I recently saw a report that presents a challenge to Danto’s definition. Earlier this month the New York Times, and other publications, reported that a picture generated solely by artificial intelligence had won a prize at Colorado’s State Fair in the category of Emerging Digital Artists. There are several publicly available programs that allow anyone to “create” a piece of art simply by entering a few key words. The program will then search a vast pictorial data base and assemble something that can be printed, exhibited on a computer, hung on a wall or sold as an NFT. One can even specify a style that the program will attempt to mimic, such as impressionism or realism. It is difficult if not impossible to ascribe intellectual intent to what an AI program generates. Just by entering a few seed words into a computer program does not imbue the output with intent and meaning since there is no direct control over what a program generates. But wait, isn’t a piece generated by an inanimate program art, just like a ready-made piece is? I think not. Ready-mades are assembled and presented by an autonomous person who essentially transforms a common object into something different from what it was by taking the object out of its usual context and giving it a new significance. Similarly, while Jackson Pollock’s drip paintings embody a large element of chance and lack of control, he at least could pick the colors, the texture of paint and where to drip or where to splash, all to display color and texture in a non-representational indication of the artist’s intentions.
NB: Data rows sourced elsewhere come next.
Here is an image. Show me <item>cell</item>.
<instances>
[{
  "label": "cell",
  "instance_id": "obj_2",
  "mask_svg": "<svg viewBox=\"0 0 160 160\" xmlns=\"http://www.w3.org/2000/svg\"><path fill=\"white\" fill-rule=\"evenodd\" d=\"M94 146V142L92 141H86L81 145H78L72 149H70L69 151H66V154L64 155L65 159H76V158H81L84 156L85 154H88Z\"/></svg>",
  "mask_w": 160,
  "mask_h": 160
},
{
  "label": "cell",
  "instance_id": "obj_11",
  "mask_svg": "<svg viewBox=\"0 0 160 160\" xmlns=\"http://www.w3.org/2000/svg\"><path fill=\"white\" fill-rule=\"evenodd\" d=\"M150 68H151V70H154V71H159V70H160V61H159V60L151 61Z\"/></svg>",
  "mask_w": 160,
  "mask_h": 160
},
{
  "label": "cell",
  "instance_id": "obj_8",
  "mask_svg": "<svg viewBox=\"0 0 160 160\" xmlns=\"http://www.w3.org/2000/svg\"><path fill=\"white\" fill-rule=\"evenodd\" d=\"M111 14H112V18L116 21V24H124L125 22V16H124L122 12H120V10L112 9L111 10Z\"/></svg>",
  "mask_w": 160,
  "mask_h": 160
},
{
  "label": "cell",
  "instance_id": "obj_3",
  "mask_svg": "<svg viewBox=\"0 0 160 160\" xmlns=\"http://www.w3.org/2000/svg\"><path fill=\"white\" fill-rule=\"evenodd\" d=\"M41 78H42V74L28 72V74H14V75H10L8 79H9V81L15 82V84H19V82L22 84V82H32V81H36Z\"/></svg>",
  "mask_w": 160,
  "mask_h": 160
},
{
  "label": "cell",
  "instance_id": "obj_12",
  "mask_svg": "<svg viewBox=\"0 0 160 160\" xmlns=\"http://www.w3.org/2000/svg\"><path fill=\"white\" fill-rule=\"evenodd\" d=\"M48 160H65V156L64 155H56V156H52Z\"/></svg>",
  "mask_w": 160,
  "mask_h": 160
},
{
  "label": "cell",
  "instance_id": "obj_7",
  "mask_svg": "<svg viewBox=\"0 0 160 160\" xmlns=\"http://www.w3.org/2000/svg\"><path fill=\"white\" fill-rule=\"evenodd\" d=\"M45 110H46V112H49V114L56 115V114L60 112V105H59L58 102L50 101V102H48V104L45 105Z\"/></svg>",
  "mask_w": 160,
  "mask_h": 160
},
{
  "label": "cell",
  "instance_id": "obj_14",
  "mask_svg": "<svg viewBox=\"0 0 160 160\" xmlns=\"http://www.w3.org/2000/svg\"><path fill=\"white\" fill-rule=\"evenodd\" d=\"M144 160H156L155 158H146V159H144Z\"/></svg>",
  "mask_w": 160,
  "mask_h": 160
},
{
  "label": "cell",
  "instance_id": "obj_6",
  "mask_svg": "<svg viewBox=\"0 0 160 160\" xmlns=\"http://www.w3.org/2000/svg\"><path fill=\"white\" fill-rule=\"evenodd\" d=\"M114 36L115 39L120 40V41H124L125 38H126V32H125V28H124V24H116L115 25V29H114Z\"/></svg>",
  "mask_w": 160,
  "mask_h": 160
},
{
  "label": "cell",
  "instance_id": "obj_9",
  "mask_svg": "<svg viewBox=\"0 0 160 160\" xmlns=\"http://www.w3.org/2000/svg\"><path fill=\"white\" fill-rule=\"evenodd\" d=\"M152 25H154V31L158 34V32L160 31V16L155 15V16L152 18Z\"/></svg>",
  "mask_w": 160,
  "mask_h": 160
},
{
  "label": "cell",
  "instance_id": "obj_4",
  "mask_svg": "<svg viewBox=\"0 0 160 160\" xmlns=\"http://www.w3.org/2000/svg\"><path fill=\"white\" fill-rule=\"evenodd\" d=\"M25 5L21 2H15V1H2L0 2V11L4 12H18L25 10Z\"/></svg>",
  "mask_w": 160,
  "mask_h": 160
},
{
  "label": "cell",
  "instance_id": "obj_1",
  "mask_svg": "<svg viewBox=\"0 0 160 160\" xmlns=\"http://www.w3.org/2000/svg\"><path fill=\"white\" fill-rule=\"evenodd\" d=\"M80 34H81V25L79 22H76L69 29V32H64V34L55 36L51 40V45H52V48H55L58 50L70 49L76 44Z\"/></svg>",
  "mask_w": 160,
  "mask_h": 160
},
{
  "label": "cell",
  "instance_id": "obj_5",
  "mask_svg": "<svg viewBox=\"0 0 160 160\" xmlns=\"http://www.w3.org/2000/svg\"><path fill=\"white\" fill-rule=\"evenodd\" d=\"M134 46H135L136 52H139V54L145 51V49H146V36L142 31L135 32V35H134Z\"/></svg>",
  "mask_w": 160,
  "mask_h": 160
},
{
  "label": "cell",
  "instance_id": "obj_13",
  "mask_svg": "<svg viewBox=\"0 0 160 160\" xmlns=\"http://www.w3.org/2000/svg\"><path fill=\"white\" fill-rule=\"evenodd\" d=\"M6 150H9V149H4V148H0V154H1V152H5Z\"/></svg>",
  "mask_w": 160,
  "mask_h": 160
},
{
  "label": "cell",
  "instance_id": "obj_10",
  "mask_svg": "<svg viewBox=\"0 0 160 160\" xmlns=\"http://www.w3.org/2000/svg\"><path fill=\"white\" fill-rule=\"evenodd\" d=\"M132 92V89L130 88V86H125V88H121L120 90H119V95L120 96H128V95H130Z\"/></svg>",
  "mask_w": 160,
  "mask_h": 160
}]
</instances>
Ultimately it will come back to what the Art World decides. If AI generated art makes it into the galleries of Gagosian, Hauser & Wirth, Pace, Zwirner or others it will be bought, made valuable and it will enter the realm of Art and the person who types a few seed words will be, by fiat, an artist. If an AI piece is hung in the New York MOMA or Tate Modern it will enter the highest echelons of worthiness, at least for the moment. Whether it is good or bad art will be left to you, but it is and always will be the Art World, not the philosopher, who will decide what Art is. AI is not going away and I bet someone in the Art World will accept it and promote it, as there will be money and new reputations to be made.
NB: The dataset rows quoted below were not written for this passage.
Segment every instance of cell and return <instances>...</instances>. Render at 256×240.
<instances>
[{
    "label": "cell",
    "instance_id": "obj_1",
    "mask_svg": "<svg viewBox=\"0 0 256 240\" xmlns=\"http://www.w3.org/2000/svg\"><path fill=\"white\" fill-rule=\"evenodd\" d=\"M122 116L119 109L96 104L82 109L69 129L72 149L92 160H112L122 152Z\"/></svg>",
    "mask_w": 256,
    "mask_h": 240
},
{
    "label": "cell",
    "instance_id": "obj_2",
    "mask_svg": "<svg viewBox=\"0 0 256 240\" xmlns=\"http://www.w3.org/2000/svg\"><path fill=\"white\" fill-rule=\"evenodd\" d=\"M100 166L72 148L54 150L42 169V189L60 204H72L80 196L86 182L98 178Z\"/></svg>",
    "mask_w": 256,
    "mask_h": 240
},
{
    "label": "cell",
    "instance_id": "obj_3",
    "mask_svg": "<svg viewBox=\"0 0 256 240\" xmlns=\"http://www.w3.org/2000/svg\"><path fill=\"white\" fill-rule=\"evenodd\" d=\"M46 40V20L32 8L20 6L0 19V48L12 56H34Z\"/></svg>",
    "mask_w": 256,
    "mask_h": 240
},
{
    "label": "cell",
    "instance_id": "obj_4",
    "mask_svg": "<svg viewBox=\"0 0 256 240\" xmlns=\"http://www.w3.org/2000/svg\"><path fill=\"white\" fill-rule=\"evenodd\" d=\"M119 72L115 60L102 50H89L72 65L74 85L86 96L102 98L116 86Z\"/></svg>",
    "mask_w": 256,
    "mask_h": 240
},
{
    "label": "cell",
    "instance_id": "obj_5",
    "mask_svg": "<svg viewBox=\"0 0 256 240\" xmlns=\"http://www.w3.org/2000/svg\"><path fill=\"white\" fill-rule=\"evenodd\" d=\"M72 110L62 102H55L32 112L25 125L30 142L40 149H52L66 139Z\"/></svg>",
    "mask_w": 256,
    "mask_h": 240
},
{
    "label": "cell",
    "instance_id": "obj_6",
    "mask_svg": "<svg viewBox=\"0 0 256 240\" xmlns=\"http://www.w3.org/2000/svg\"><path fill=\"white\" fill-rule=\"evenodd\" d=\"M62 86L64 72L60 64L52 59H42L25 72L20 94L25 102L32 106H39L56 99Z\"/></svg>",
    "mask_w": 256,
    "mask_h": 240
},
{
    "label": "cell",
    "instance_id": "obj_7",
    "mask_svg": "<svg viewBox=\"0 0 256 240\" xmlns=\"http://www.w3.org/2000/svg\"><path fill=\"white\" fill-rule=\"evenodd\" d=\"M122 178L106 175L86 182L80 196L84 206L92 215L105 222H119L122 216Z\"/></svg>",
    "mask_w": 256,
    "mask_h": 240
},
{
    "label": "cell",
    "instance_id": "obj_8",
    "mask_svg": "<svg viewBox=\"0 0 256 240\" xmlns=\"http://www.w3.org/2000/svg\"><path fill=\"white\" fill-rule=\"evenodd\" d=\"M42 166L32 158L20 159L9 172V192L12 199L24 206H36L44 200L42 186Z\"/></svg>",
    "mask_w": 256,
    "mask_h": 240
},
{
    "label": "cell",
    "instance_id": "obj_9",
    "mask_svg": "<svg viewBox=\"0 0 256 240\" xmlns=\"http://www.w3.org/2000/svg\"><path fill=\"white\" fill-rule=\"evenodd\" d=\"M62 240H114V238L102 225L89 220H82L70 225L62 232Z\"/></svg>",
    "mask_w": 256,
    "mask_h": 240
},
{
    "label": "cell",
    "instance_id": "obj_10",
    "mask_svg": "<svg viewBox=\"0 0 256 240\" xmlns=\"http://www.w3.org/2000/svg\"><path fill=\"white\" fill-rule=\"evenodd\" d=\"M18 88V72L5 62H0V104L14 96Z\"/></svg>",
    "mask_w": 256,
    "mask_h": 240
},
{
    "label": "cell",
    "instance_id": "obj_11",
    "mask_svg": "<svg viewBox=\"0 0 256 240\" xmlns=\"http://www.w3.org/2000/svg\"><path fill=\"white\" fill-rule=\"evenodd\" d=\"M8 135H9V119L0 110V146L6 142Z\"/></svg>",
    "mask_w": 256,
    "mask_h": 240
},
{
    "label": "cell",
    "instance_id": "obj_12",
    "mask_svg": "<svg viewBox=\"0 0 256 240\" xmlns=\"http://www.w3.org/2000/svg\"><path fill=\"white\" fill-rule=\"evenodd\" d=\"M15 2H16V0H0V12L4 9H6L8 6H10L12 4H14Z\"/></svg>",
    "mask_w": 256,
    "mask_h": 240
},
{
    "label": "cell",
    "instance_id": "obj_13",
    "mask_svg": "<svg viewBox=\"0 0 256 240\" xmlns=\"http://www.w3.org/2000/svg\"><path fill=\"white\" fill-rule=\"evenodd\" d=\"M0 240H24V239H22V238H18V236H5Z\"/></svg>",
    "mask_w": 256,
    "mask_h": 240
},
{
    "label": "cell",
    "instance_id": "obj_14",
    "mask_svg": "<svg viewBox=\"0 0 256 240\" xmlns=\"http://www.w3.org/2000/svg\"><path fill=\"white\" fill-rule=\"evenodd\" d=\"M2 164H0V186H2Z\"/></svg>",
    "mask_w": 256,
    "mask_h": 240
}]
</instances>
You caught the tail of the tiger with the word "meaning," Rick. Art is art because of its meaning, and there is no "meaning" for AI, at least in the sense of meaning as nature intended, "red in tooth and claw" (to quote Tennyson). The proximity of the human to his or her art is what matters to me. GPT4 is a crutch, a brilliant imitative crutch, that can fuse schools of art at a human's whim to produce something apparently "new." But it is neither new nor felt. Art derives directly from human meaning in its peculiar uniqueness and nothing else. There may be beauty that hails from other sources (a natural bridge or a nebula), but that is not human art.
So, is art is like poetry in both standing on its own but allowing a great deal of subjectivity?